*** Passage for review ***
Supernurse Beverly Malone talks to MT this month about being an American fish in a British pond. Born in Kentucky, she became president of the American Nurses Association in 1996. Having assisted Bill Clinton in developing the US Patient Bill of Rights, she has represented the US at the World Health Assembly. Malone came here last year as the new general secretary of the Royal College of Nursing, Britain's largest professional association and trade union.
What lessons can today's leaders learn from figureheads of the past?
In Books this month, historian Tristram Hunt looks for the answer in Daniel Diehl and Mark Donnelly's How Did They Manage? Leadership Secrets of History.
After studying at Cambridge and Chicago, Hunt worked on the Labour Party's two most recent general election campaigns and acted as David Sainsbury's special adviser at the DTI. He's an associate fellow at the Centre for History and Economics at King's College, Cambridge.
Usually, it is the clients of MT's first class coach that are encouraged to go far. Next month, however, Miranda Kennett will be pushing herself to new heights. She is preparing for a 100-kilometre hike through the Andes to raise money for Scope, which helps those with cerebral palsy.
***
-- Work required --
List every person named in the contributor notes. Work only from the contributor notes above.
*** Data provided ***
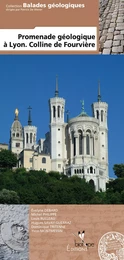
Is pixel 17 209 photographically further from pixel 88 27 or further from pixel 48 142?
***
-- Written solution --
Beverly Malone, Bill Clinton, Tristram Hunt, Daniel Diehl, Mark Donnelly, David Sainsbury, Miranda Kennett